How holiday parks are harnessing play

27/6/18

How to create play spaces that keep visitors returning time and again.

Ben Harbottle, Sales Director at Timberplay gives holiday park operators a few tips for designing effective play areas.

All play areas are not created equally. There is a commonly held misconception that the more pieces of kit you have, the better the play area. As advocates of a holistic approach to children’s play, Timberplay believe there are many other considerations aside for Holiday Park owners to think about if they want to create play areas that promote social play, help boost visitor numbers and encourage repeat bookings.

Surfacing

Play surfacing can take a hefty chunk of the budget for any play area, but it can often deliver nothing in terms of play value. Wet pour and rubber mulch are often the go to surfaces as they are widely believed to be maintenance free and durable as well as satisfying the need to provide a safe and soft surface to prevent accidents. However, they are not as weather proof as they may seem, frost reduces the impact absorbency, wet weather can cause the surface to be slippy and they are also prone to developing mossy patches. Moreover, it only takes one determined child and a stick to compromise the integrity of the material enabling children to chip and kick away at the surface.

At Timberplay we always promote the use of loose fill surfacing, wood chip, pea gravel and sand being ideal. Not only do they fulfil the requirements for impact absorbency, they also deliver masses of play value. If you can get your surface to contribute to the play value within the site it will reduce the demand on the products. Sand, in particular, is an endlessly engaging playable resource, entertaining many children at any one time who naturally play together to dig and transport the sand. This is enhanced further if one of the playground products is a sand play piece, for example a Building Site, or Sand Transportation System. There is also the option of adding cost effective play resources, buckets, spaces or sieves.

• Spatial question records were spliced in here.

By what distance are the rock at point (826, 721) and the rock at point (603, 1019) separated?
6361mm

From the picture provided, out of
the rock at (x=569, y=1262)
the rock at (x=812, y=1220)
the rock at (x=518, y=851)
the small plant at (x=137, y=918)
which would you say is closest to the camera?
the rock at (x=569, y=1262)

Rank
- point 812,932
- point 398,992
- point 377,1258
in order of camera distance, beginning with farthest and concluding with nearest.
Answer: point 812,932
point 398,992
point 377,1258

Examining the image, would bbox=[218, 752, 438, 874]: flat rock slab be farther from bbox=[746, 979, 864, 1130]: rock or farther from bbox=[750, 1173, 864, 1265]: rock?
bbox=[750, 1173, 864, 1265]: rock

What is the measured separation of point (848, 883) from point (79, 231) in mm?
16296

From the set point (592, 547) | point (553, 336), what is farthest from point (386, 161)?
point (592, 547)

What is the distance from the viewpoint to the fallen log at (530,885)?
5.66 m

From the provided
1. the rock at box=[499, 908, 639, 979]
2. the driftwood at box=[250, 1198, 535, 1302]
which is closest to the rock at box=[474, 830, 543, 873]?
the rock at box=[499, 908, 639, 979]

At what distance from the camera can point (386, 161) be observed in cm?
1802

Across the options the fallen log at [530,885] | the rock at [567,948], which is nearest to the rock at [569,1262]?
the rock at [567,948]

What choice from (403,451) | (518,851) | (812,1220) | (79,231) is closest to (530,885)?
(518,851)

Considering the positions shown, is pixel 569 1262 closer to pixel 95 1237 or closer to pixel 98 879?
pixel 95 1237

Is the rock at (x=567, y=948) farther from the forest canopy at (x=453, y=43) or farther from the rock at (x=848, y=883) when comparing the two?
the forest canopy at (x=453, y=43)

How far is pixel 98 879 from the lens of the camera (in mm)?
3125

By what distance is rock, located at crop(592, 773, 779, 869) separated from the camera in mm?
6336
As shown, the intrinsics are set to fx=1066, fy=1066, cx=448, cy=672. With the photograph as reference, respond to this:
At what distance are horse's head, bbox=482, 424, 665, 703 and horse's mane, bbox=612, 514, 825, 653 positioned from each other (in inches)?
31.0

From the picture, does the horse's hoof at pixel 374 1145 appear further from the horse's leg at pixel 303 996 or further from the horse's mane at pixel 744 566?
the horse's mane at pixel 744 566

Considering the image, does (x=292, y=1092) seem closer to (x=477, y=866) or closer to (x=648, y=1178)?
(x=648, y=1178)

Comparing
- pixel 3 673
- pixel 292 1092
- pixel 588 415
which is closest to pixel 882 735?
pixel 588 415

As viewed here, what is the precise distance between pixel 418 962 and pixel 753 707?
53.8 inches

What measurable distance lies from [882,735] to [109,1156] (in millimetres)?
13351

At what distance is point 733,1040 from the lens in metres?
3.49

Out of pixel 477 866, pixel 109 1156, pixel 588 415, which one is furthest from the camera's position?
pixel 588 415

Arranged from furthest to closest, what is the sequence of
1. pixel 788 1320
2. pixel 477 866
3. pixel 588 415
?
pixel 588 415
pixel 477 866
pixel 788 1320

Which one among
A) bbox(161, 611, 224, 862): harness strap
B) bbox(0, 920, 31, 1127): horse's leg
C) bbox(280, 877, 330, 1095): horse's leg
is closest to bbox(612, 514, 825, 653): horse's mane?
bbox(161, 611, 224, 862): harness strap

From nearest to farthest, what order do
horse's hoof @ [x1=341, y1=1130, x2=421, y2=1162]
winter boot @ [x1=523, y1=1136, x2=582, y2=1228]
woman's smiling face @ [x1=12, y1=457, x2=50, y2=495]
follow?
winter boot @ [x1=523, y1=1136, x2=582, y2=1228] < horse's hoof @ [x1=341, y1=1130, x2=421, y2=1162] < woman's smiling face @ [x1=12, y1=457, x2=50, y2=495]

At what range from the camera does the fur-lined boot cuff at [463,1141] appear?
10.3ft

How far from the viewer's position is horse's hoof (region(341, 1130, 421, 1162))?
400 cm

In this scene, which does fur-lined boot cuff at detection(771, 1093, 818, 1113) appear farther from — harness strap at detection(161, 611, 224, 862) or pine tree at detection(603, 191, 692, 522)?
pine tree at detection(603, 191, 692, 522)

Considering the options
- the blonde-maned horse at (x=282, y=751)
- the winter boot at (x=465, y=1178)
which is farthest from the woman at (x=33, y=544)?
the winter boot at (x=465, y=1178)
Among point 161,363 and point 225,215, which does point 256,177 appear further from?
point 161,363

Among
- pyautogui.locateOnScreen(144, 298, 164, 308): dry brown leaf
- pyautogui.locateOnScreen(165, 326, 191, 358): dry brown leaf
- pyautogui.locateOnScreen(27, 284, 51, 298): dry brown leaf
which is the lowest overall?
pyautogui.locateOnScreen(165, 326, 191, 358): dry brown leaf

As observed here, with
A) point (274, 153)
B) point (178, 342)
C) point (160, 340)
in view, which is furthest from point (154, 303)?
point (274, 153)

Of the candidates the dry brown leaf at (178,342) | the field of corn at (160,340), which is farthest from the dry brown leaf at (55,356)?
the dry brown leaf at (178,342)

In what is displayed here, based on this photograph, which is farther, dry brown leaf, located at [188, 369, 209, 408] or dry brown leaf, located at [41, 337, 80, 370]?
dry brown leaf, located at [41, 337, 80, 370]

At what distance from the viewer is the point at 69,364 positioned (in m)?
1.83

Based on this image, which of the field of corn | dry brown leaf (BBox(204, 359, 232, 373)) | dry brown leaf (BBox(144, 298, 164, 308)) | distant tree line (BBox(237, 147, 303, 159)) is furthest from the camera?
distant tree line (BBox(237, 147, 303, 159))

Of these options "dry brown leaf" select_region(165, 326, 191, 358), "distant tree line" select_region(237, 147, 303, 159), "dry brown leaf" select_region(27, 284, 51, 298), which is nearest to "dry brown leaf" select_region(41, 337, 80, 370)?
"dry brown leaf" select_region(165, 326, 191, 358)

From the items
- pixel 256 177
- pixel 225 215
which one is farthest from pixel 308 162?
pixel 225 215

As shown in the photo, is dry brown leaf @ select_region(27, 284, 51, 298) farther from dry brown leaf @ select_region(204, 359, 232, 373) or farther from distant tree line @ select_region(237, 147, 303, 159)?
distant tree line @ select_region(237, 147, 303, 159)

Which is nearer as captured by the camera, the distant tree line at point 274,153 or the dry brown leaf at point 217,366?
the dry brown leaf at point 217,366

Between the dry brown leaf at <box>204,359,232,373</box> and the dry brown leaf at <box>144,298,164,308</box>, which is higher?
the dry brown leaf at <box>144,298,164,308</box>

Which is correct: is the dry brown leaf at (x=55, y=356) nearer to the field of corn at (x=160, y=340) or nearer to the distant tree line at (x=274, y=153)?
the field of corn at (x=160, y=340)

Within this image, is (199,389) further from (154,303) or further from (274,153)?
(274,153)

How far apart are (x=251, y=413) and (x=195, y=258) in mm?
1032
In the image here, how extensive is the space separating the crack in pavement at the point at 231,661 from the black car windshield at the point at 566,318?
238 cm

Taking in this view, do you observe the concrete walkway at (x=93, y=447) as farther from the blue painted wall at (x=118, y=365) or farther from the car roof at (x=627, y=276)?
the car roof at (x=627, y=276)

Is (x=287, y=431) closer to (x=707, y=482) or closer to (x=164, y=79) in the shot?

The play value within sand will also increase manifold if the play area also includes an element of waterplay, this could be as small as a standard Playground Pump, or even a tap.

Of course sand will require some maintenance, some brushing up, and topping up at regular intervals, but we believe it is worth it for the undeniable play value it releases.

Landscaping

Playful landscaping not only goes to create a pleasant environment for play, but certain features present excellent opportunities for play. Mounds and tunnels are both features which delight children across a surprisingly wide age range. Some play spaces make very good use of logs and plank bridges which can span the mounds.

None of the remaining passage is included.